The 22-year-old was killed during a fight at the KetMoRee bar and restaurant on the night before his sister's wedding.
Since Gonzales' murder, the city of Davis has placed a moratorium on the opening of new night spots that serve alcohol.
No one disagrees that the attack by out-of-town suspects now under arrest is tragic, but there's plenty of disagreement about the city's new stance.
"I just think they're kind of overreacting about this whole situation," said UC Davis student and bartender Kelsie Zimmerer.
FOX40 caught her out along G Street early in the afternoon.
Howard Chang, who works in Davis, was taking an afternoon walk with his 15-year-old son.
"It does seem like a pretty high rate of incidents at the bars, so I don't think it's an overreaction," Chang said.
"I don't think most people understand that at 1 a.m. Thursday to Friday there are more people on G Street than during the busiest times of the day," said Davis' Assistant Police Chief Darren Pytel.
As the community debates the matter, more G Street restrictions are being considered, like 11 p.m.closing times, with lights out even earlier on holidays like Halloween.
Bar owners have been meeting to come up with their own solutions.
Several have just agreed to share payment for on-street, patrolling security -- and that's not all.
"One of the ideas we came up with ... we just received the wands today. We're gonna start wanding people checking for knives or guns or whatever," said panelist Sergio Saenz, the owner of Tres Hermanas.
That may work, but Zimmerer says the effort to dry up the area's alcohol-related problems may actually tap a worse scenario.
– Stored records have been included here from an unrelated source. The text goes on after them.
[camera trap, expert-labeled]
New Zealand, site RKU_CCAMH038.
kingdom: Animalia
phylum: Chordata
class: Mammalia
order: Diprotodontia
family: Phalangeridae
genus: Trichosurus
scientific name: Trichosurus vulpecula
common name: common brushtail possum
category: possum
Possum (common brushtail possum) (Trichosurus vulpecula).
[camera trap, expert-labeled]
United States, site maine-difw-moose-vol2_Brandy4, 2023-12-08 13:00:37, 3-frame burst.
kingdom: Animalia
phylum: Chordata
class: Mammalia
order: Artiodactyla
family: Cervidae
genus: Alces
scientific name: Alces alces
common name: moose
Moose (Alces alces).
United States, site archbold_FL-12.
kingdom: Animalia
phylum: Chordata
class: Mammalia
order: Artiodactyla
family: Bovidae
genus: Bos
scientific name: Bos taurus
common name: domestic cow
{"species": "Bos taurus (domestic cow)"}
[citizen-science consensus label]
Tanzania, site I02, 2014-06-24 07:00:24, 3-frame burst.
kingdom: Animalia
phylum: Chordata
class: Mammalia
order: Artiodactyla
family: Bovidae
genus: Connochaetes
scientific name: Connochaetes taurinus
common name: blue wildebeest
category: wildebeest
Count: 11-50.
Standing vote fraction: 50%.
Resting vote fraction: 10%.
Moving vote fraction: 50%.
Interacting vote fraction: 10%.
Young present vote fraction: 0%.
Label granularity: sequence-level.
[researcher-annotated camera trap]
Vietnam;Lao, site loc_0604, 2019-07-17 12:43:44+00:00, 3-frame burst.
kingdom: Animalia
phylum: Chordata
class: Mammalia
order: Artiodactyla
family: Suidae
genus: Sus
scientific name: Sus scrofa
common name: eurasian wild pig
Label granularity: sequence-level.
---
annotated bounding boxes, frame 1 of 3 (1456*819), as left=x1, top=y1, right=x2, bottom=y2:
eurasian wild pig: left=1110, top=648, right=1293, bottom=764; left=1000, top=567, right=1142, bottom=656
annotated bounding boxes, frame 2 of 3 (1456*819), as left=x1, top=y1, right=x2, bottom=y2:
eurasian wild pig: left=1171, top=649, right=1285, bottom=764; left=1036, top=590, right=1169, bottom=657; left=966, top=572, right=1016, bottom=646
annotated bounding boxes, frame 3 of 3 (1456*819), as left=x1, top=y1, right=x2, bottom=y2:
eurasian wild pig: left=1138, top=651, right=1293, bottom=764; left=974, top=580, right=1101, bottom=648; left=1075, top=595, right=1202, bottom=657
"They don't want to open any new nightclub businesses. Basically what you're doing is just keeping all the current bars that are open for late night as packed as they are. I'm a bartender, and we get really busy at night, so you're just letting more people build up, more pressure build up and that's when situations happen," she said.
There was a lot of talk at Tuesday night's meeting about how society's focus on alcohol and celebrating 21st birthdays with it needs to change.
Suggestions for Davis to recruit some late-night businesses for G Street that have nothing to do with alcohol may be the closest the city can get to that kind of change.